Matt Fowler of IGN rated the episode a 9.5 out of 10, calling it a "splendidly odd chapter that perfectly showcased The Leftovers unique tone and themes." Fowler praised the episode for placing Nora "back in her fantastically damaged and feisty mode," noting how her character development was increasingly imbued with dramatic tension over the course of the episode, and singled out the "transcendent" scene between Nora and Erika on the trampoline. Joshua Alston of The A.V. Club gave the episode an A−, calling Linn-Baker's appearance "extremely effective" for examining the "real emotion behind what seemed like just an absurd post-Departure headline." Alston felt the episode's script reflected the series' multidimensional exploration of the emotional consequences of the Departure, praising Lindelof and Perrotta for "constantly displaying how much thought and consideration they’ve put into this universe." However, Alston was less enthusiastic about the epilogue set in Australia, remarking, "a story that puts two timelines on a collision course will eventually require spending time with unfamiliar characters or in new terrain, and that always feels like homework."

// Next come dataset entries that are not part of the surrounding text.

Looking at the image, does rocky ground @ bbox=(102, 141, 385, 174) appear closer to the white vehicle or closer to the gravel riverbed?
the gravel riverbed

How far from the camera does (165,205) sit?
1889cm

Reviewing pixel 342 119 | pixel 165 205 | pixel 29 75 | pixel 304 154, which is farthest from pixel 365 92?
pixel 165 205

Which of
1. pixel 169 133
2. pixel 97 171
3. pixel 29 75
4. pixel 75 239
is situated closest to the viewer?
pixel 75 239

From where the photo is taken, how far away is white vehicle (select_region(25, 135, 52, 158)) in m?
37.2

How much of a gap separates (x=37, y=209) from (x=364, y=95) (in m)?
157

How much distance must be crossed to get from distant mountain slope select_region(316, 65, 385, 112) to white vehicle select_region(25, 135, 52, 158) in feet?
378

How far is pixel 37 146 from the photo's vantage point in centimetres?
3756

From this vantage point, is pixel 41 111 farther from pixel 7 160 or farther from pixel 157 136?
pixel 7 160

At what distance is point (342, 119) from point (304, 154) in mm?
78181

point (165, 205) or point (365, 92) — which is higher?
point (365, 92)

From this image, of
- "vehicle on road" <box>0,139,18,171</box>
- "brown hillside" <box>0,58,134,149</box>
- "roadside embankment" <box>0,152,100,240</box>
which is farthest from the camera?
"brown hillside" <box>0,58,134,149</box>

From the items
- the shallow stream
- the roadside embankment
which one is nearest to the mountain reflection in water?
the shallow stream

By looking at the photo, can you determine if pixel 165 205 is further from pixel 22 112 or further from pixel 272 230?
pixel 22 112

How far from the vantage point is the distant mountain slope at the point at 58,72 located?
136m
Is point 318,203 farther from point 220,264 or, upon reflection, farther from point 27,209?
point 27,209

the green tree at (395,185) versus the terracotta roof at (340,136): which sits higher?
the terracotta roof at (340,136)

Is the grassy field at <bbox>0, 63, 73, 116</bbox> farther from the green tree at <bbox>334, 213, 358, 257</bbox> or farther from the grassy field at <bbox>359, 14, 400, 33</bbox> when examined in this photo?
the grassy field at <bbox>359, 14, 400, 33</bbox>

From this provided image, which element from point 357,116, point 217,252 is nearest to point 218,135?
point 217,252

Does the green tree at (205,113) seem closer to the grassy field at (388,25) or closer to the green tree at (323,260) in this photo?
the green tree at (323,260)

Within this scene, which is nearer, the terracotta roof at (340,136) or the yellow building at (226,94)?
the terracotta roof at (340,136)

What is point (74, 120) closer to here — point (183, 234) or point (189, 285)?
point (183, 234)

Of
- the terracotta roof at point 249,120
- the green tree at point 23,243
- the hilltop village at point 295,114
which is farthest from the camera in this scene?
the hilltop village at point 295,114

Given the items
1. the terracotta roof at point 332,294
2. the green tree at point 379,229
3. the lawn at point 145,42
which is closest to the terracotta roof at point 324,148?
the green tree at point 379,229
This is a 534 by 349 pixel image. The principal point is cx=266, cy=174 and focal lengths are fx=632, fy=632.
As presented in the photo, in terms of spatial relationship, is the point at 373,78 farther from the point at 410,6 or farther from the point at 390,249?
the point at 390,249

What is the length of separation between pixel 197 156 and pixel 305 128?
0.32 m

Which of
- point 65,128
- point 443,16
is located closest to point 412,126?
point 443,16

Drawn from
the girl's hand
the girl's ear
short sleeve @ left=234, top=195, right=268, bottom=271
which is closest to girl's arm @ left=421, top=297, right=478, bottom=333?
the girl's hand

Alan Sepinwall, writing for Uproxx, exalted the episode for the incorporation of Perfect Strangers in its narrative, stating, "'Don’t Be Ridiculous' did that miraculous thing that The Leftovers somehow makes look routine: it turned this silly little joke about a goofy ’80s sitcom into the devastating emotional core of another incredibly powerful episode." Sepinwall praised Linn-Baker for delivering "a monologue that’s drowning in technobabble as something understandable and incredibly vital and raw," and called Coon's performance "incredible." Emily St. James of Vox also reserved praise for Coon, remarking, "what she does beautifully here is underline how Nora is spiraling, grasping at straws, trying to avoid discussing the hole at the center of her life." Caroline Framke, who co-authored the review, felt the episode underscored the series' ability to "make it plain how searching for something concrete inevitably raises more questions than anyone knows how to answer."